[Tarefa]
Por favor, retome o texto sobre o filme "Curtindo a Vida Adoidado" logo após a última frase mostrada.

[Texto para análise]
= = = = =
FILMES QUE EU VI - 13: "CURTINDO A VIDA ADOIDADO"

Despretensioso, um filme típico para ser exibido em alguma sessão de filmes com o nome de "Sessão Aventura", "Sessão da Tarde", "Cine Aventura"... E, sim, ele já foi exibido inúmeras vezes nas sessões de filmes com esses títulos. Eu, infelizmente, não fui vê-lo no cinema. Assisti pela primeira vez na Sessão da Tarde. Amei! Mas, como sabemos, a Rede Globo tem por hábito picotar os filmes para que eles caibam em sua grade de programação. Então eu corri até uma vídeo locadora e loquei a fita de VHS, para assistir, sem cortes, no vídeo cassete.

Sabe aqueles dias que você abre as cortinas do quarto, vê um dia perfeito mas sabe que nem vai poder aproveitar? É num desses que Ferris decide que, qual o que, vai aproveitá-lo sim, senhor. Assim sendo, ele se faz de doente e consegue a permissão dos pais pra faltar na escola. Assim que os dois tontos saem de cena, Ferris começa a falar com o público (é, você!) e em 3 minutos dá uma lição simples de como matar aula. No caminho pro banho o cara faz um monólogo genial sobre escola, carros, política e Beatles.
= = = = =
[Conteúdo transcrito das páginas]

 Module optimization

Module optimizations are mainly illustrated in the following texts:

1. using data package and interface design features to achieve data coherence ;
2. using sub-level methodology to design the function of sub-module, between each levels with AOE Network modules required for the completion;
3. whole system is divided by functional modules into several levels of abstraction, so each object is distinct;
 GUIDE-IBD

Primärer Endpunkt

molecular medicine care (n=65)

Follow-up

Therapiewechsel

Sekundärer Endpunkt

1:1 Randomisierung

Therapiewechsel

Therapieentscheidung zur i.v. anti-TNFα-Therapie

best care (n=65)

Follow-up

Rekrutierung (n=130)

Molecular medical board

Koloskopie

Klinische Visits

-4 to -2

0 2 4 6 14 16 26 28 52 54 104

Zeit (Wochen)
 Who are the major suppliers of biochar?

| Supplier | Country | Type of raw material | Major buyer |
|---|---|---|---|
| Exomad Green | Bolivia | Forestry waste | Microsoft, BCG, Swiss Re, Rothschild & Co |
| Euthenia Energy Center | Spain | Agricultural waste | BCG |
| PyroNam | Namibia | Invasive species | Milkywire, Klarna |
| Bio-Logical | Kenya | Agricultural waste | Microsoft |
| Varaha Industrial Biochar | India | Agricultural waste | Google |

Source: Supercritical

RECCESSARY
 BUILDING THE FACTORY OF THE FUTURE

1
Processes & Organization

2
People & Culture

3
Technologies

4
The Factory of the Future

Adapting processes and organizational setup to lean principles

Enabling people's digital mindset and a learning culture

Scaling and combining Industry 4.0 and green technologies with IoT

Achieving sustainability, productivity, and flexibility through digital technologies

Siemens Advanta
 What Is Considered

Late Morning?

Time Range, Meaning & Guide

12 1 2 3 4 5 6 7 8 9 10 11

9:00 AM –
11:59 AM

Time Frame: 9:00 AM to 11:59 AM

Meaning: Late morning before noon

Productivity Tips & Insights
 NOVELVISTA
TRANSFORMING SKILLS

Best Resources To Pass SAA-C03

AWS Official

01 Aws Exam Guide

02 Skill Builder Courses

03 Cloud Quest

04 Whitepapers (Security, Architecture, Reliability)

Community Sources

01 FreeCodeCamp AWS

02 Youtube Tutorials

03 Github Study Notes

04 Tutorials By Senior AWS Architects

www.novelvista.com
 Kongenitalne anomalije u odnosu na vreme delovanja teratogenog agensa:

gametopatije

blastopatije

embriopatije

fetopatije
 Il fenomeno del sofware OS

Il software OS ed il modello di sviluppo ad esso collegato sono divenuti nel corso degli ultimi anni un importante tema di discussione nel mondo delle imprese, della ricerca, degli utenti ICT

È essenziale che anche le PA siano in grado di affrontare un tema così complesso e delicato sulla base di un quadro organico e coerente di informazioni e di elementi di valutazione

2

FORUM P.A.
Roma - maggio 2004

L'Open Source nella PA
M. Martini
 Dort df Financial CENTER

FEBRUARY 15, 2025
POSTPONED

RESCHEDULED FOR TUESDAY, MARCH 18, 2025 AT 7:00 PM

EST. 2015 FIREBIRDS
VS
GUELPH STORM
= = = = =
[Resposta escrita]
Um dia eu tentei anotar algumas das coisas mais legais que ele falava, mas quando vi que já tava quase no meio do filme e eu não parava de escrever, resolvi deixar pra lá pelo bem do meu pulso. Mas não é só isso. "Curtindo a Vida Adoidado" - pasme! - é um filme filosófico. Não, eu não estou procurando vida em Marte. À primeira vista, o filme pode parecer uma aventura cheia de sequências pra lá de engraçadas e eletrizantes. Entretanto, tem muito mais. Por favor, tenha paciência para ler o texto deste artigo até o final e depois - mesmo se você já tiver assistido - corra e dê um jeito de assistir a este filmaço outra vez. 

"Carpe diem" (aproveite o dia) 


Em 1990, a então primeira-dama dos Estados Unidos, Barbara Bush, dirigia-se a uma plateia de estudantes da Universidade Wellesley, em Massachusetts, quando resolveu expor aos presentes uma interessante visão filosófica sobre o mundo: 
"Encontrem a alegria na vida, porque como disse Ferris Bueller em seu dia de curtir a vida adoidado (on his day off – no original), 'A vida se move muito rápido; se você não parar e olhar em volta de vez em quando, você pode perdê-la!'" 
A esposa do presidente George Bush [pai] se referia à visão de mundo de Ferris Bueller (Mattew Broderick, brilhante), protagonista daquele que é considerado um dos maiores filmes adolescentes já produzidos: Curtindo a vida adoidado. Com uma estrutura narrativa simples, a obra nos leva ao dia em que Ferris, sua namorada Sloane (Mia Sara) e o neurótico amigo Cameron (Alan Ruck), decidem matar aula e sair para farrear nas ruas de Chicago.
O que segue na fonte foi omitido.